SOURCE EXTRACT
--
Reaction to Horkheimer and Adorno
Transcript of Reaction to Horkheimer and Adorno
PM Fiction ADMBurns 20 February 1994Response to Horkheimer/Adorno
These people are paranoid. Digging deep into the notion of Donald Duck as analog
to the proletariat is a fundamentally paranoid way of looking at these things.
Mickey Rooney does not neccesarily mean the end of art, the death of the
individual. Betty Boop is neither more nor less culturally significant than any of
Disney’s characters. The idea that popular culture will kill high art is alarmist and
arrogant. Jazz is a freedom, not a slavery, and it does not pollute “higher” forms of
music. Hierarchies in general, I think, are paranoid, since they give the low end
reason to suspect a loss of control, and give the higher end a reason to suspect
revolution. Adorno and Horkheimer are no exception to this. They, as critics of
high art, are naturally fearful of a lower art that is more difficult to critique.
Contrary to what they suggest, lower art forms are not plots executed by masters;
they are means of empowerment for those who are traditionally robbed of a culture
of their own. Adorno, as a Marxist, is too quick to see the persecution of the proles
in all the texts he reads. Were he a little more relaxed, a little more open-minded,
he might enjoy the comedy of Donald Duck, rather than look for dialectics.
The ills of technology, according to Adorno and Horkheimer, are related to the
commodification of culture. The culture industry, they argue, reproduces flat
copies of art already achieved, or it modifies the art with some kitsch variation such
as jazz. This collapses the aesthetic sensibility of millions into a single,
unquestioning taste for whatever the industry puts forward. Such a sweeping idea,
put in the form of this sytem, is also paranoid. The masters are not in complete
control of either art or the masses.
--
[Items from a dataset]
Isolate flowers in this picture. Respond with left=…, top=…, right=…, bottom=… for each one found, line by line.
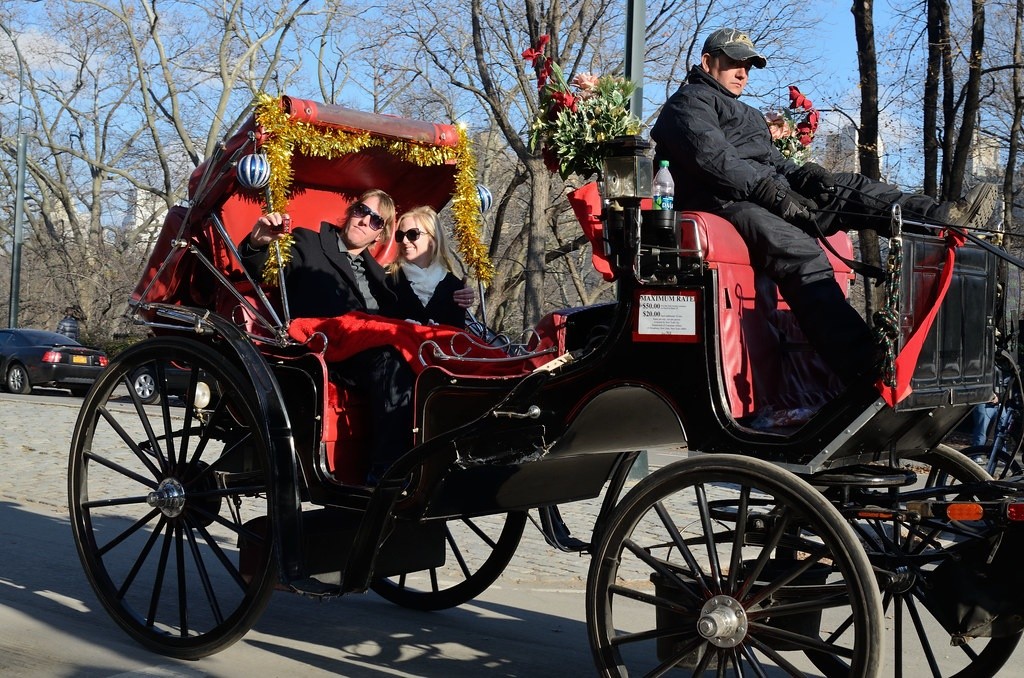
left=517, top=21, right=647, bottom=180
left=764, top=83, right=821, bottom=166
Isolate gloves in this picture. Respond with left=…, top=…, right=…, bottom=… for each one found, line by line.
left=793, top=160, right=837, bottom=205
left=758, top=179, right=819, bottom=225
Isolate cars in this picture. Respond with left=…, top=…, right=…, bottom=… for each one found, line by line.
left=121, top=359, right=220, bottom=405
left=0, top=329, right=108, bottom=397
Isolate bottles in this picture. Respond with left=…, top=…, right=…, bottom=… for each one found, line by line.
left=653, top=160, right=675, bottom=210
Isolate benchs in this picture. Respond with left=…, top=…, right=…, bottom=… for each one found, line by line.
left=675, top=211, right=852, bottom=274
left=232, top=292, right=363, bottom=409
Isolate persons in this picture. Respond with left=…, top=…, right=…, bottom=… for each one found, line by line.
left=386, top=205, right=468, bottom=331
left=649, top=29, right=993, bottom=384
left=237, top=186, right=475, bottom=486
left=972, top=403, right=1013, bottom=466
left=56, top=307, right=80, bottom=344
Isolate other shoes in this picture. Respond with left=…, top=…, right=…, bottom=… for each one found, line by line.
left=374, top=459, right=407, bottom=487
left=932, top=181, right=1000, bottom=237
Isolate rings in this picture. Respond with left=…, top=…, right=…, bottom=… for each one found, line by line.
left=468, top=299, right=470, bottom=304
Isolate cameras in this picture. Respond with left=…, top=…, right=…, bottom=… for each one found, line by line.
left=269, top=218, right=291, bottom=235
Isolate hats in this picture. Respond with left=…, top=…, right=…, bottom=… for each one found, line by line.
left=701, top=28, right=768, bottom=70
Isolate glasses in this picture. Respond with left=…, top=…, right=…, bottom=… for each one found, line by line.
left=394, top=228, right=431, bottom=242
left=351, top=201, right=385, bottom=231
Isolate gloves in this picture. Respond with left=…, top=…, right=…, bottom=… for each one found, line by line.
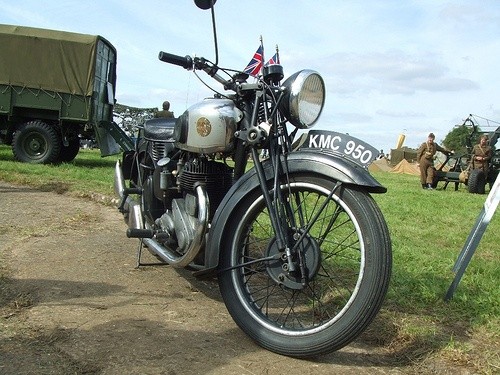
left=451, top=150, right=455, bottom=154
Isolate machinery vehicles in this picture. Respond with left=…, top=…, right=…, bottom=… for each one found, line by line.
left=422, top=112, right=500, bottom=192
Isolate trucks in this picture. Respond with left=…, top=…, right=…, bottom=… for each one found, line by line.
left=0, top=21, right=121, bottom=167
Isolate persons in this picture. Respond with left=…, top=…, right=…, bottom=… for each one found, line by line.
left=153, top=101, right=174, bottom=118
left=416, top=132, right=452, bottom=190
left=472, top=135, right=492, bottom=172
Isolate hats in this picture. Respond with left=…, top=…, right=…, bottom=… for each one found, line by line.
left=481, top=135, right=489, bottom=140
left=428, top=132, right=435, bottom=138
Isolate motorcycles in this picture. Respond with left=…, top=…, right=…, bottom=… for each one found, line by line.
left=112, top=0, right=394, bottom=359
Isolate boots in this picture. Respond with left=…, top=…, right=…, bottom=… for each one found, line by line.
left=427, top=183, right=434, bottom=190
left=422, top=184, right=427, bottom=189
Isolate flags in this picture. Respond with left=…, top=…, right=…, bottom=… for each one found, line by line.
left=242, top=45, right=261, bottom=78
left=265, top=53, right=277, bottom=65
--
TASK 1
Answer these questions using the response to Horkheimer and Adorno.
(a) What does the response call jazz, in contrast to slavery?
(b) According to the response, what do Adorno and Horkheimer relate the ills of technology to?
(c) What does the response say lower art forms are means of?
TASK 2
Reproduce the part of the response to Horkheimer and Adorno that opens with the words containing "Mickey Rooney does" and closes with "difficult to critique.".

WRITTEN REPLY 1
(a) A freedom.
(b) The commodification of culture.
(c) Empowerment for those who are traditionally robbed of a culture of their own.

WRITTEN REPLY 2
Mickey Rooney does not neccesarily mean the end of art, the death of the
individual. Betty Boop is neither more nor less culturally significant than any of
Disney’s characters. The idea that popular culture will kill high art is alarmist and
arrogant. Jazz is a freedom, not a slavery, and it does not pollute “higher” forms of
music. Hierarchies in general, I think, are paranoid, since they give the low end
reason to suspect a loss of control, and give the higher end a reason to suspect
revolution. Adorno and Horkheimer are no exception to this. They, as critics of
high art, are naturally fearful of a lower art that is more difficult to critique.